Future trends and possibilities of use
Expected developments and opportunities include:
- Expansion of validated reagent panels to cover additional oenological markers and regulatory targets.
- Tighter LIMS/cloud integration, remote diagnostics and automated quality-monitoring dashboards for real-time process control and decision support.
- Increased use of third-party and customized assays on the platform to broaden analytical reach without additional instruments.
- Integration with predictive analytics and machine learning to translate rapid multi-analyte outputs into actionable process adjustments (e.g., fermentation control, spoilage risk alerts).
- Further miniaturization and consumable optimization to reduce per-test costs and environmental footprint.
Conclusion
The Gallery discrete analyzers coupled with ready-to-use reagents offer a practical, high-throughput and cost-effective solution for routine wine analytics.
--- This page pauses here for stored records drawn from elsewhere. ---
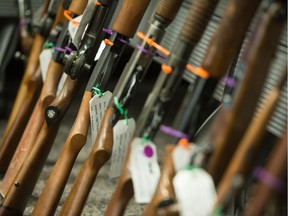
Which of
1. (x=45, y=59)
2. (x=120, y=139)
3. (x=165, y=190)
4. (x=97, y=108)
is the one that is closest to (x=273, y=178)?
(x=165, y=190)

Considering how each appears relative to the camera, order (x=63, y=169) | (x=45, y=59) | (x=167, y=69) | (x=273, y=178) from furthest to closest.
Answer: (x=45, y=59), (x=63, y=169), (x=167, y=69), (x=273, y=178)

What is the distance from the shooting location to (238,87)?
0.89 metres

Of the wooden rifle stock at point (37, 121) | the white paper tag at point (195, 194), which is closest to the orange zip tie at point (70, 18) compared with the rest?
the wooden rifle stock at point (37, 121)

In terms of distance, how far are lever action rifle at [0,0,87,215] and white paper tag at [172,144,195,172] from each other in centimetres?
54

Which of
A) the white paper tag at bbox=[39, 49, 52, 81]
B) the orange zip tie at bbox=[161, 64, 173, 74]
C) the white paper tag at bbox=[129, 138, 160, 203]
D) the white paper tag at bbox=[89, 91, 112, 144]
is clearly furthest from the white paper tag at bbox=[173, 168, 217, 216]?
the white paper tag at bbox=[39, 49, 52, 81]

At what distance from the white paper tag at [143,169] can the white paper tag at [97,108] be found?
0.86 feet

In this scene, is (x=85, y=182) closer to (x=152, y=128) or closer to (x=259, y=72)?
(x=152, y=128)

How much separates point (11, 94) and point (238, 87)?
1.70 metres

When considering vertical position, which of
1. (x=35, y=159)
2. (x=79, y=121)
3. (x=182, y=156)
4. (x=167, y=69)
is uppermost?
(x=167, y=69)

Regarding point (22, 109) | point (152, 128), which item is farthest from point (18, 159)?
point (152, 128)

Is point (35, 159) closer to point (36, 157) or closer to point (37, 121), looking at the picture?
point (36, 157)

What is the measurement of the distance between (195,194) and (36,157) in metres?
0.60

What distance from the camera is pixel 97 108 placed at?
4.16 feet

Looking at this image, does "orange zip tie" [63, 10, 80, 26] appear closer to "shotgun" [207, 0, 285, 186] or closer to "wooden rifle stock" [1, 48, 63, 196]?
"wooden rifle stock" [1, 48, 63, 196]
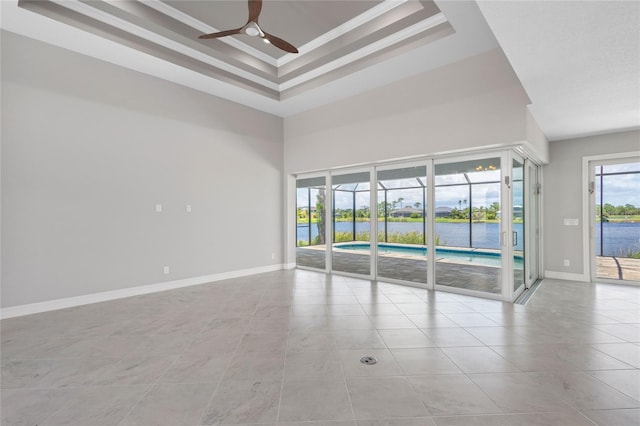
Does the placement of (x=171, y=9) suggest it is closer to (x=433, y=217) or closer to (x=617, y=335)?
(x=433, y=217)

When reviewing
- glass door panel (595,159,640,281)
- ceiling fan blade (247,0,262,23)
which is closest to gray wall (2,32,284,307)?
ceiling fan blade (247,0,262,23)

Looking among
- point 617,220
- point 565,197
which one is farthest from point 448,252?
point 617,220

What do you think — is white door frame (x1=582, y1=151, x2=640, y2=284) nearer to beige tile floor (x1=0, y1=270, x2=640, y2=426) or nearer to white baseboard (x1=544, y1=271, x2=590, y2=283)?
white baseboard (x1=544, y1=271, x2=590, y2=283)

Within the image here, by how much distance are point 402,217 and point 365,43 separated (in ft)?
10.2

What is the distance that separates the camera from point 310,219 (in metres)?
7.18

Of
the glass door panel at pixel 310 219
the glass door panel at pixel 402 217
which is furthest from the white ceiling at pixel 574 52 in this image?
the glass door panel at pixel 310 219

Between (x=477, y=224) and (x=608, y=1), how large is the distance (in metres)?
3.31

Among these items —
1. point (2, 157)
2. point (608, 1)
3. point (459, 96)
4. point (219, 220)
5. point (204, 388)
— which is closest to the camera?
point (608, 1)

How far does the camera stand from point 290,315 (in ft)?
12.5

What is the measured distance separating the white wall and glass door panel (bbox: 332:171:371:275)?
0.51 m

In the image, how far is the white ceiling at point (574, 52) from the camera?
2.16m

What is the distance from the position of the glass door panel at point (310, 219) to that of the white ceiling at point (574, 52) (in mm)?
4331

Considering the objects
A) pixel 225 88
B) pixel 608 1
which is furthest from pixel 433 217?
pixel 225 88

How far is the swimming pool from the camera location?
16.1 feet
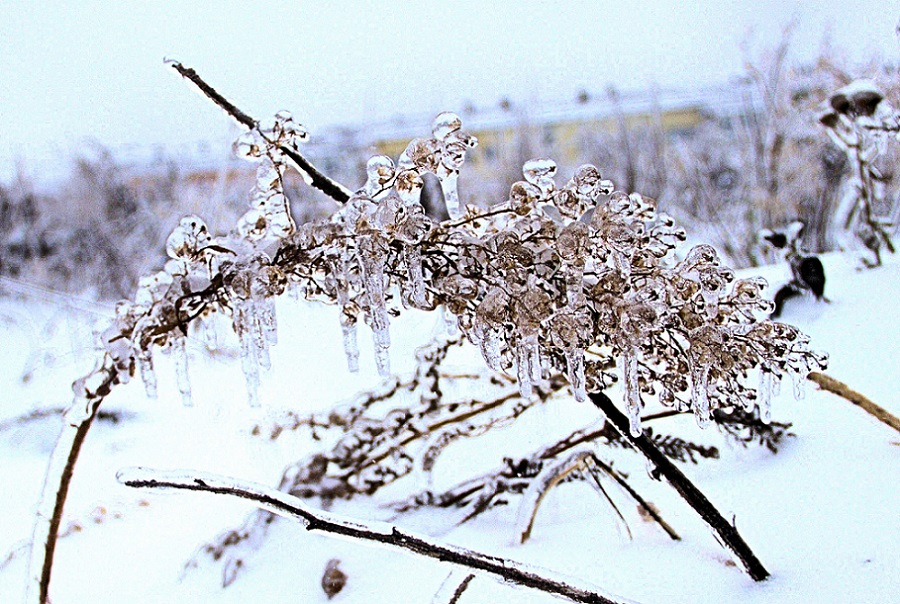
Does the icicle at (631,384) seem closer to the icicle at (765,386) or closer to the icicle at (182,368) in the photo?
the icicle at (765,386)

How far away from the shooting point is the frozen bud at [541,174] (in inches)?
16.3

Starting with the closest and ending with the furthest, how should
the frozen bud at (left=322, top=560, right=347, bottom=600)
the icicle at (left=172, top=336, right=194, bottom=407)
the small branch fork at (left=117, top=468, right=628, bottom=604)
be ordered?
the small branch fork at (left=117, top=468, right=628, bottom=604)
the icicle at (left=172, top=336, right=194, bottom=407)
the frozen bud at (left=322, top=560, right=347, bottom=600)

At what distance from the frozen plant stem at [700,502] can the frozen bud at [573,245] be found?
0.09m

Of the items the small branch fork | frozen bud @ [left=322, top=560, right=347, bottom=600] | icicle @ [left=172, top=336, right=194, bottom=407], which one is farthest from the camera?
frozen bud @ [left=322, top=560, right=347, bottom=600]

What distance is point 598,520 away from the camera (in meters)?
0.57

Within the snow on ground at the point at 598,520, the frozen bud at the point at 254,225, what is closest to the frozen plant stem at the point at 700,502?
the snow on ground at the point at 598,520

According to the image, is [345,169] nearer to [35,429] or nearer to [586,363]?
[35,429]

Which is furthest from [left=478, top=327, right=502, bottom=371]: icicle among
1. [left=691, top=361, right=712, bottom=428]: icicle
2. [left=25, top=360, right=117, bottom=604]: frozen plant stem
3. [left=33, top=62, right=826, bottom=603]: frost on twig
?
[left=25, top=360, right=117, bottom=604]: frozen plant stem

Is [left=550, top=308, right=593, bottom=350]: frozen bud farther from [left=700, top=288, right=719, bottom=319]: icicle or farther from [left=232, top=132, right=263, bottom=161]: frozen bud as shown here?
[left=232, top=132, right=263, bottom=161]: frozen bud

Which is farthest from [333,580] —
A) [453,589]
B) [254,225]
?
[254,225]

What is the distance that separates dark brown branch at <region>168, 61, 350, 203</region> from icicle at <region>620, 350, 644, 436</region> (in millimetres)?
197

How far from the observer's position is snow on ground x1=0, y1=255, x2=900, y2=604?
0.45m

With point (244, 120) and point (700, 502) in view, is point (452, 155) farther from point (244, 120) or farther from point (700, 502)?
point (700, 502)

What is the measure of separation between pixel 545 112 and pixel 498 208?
9.30 metres
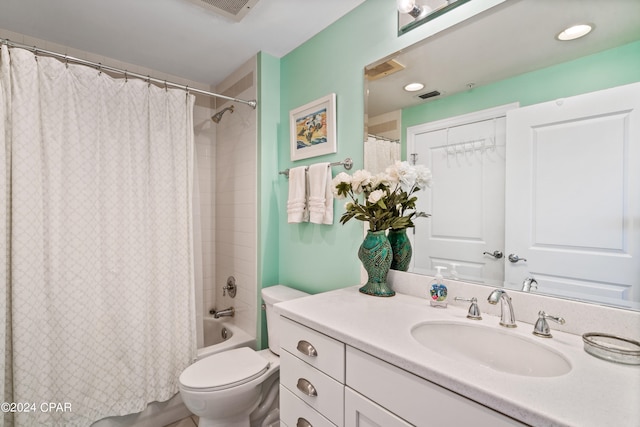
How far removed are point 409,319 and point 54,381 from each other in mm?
1723

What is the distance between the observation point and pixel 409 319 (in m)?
0.97

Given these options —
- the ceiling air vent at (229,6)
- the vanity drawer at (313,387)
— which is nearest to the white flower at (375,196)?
the vanity drawer at (313,387)

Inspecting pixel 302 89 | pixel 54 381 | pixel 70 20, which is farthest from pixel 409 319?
pixel 70 20

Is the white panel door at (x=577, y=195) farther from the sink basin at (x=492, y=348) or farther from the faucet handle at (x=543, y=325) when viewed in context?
the sink basin at (x=492, y=348)

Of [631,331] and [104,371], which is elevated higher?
[631,331]

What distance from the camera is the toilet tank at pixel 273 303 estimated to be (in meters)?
1.72

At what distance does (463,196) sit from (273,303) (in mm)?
1192

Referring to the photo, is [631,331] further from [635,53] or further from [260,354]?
[260,354]

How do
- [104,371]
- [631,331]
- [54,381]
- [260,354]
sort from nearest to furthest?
[631,331] → [54,381] → [104,371] → [260,354]

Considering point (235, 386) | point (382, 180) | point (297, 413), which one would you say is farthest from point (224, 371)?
point (382, 180)

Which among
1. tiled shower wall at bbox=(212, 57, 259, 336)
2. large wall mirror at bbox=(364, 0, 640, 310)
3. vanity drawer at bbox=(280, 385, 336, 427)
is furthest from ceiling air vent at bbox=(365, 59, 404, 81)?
vanity drawer at bbox=(280, 385, 336, 427)

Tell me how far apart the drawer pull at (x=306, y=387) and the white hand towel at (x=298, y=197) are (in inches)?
37.1

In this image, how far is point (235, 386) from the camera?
141cm

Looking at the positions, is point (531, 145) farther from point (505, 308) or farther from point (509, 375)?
point (509, 375)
By consolidating many assays on a single, automated platform, wineries can implement in-house quality control with reduced staffing requirements, faster decision-making and lower reagent waste. While not a replacement for all advanced chromatographic or sensory analyses, the system provides a robust core for process control from grape to bottle.
References
- Thermo Fisher Scientific. Gallery and Gallery Plus discrete analyzers — application overview and system specifications. Thermo Fisher Scientific brochure, 2021.
Content was automatically generated from an orignal PDF document using AI and may contain inaccuracies.